How to Manage Money Better
Whether the student’s parents are involved in the mix or not, it can be helpful to sit down and make a budget plan. With a number in mind for monthly spending, the student can mentally calculate their expenses more efficiently. Unlike a debit card in which every transaction can be tabulated, a credit card bill can surprise you at the end of the month. If a student keeps notes of their spending, they may be able to have a better grasp on high-dollar items and how to factor them in. They need to not think of a credit card as an endless stream of money and realize that there is a finite amount they can spend every month. Usually, it’s the little things that add up. A student may think their morning Starbucks is just a minor expense, but over time, small charges can add up, especially if it’s a daily ritual.
A student should also become familiar with the concept of saving. Setting aside a small amount of money each month can give them an emergency fund to draw from in dire circumstances. It is a practice they should continue well into their post-graduate years, when saving is of most importance. Additionally, if the student has the time between studying for a part-time job, it can ease some of the strain on their finances to have a supplemental income. They may be financially backed by their parents, but work a part-time job to fund the amount that they spend on entertainment or clothes, per say. Such expenses might otherwise put them over their credit card limit if a parent hasn’t factored in a student’s luxury spending.
Dating with a Debt
Once the haze of college has passed, a post-graduate student in debt is faced with all kinds of trouble. A botched credit score makes it difficult to get car insurance, rent an apartment, or even get a job. If you have thousands of dollars in student loans, your credit score is the last thing on your mind, as you must find a source of income as quickly as possible to begin chipping away at your debt. An unforeseen circumstance of acquiring too much debt is the affect your financial woes have on your romantic life.

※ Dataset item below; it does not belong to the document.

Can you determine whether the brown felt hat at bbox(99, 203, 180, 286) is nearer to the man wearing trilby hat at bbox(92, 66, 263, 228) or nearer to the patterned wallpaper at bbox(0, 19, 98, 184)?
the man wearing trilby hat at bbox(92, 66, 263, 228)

A college student in debt is common — everyone has been a broke college student at some point in their lives. Yet, once the student has graduated, he or she is perceived as an adult. Female graduates are looking to date men who have a mature sense of money, who can potentially support them if they get married. Likewise, a male graduate with a secure job may be hesitant to date a girl who overspent her credit card in college on clothes, shoes, and partying because he isn’t eager to date and financially support someone who might destroy his own credit with her overeager spending habits. Down the line, her debt could be his own. An American Institute of CPAs survey showed that money is one of the top issues that couples argue about; why even pursue a relationship with someone who will be bound to bring on financial tensions?
Even if a student’s parents help them eradicate their debt, nobody wants to date someone that needs their parents to come to the rescue because they couldn’t handle their finances in an adult way. A recent graduate with debt will likely be forced to live with their parents for a while so they can save money on rent, which is another trait most people consider a red flag when looking for potential partners. Quite simply, debt is a signal to the opposite sex that you can’t handle the added responsibility of a relationship at that time. Paying off your debt is your first priority, whether you like it or not.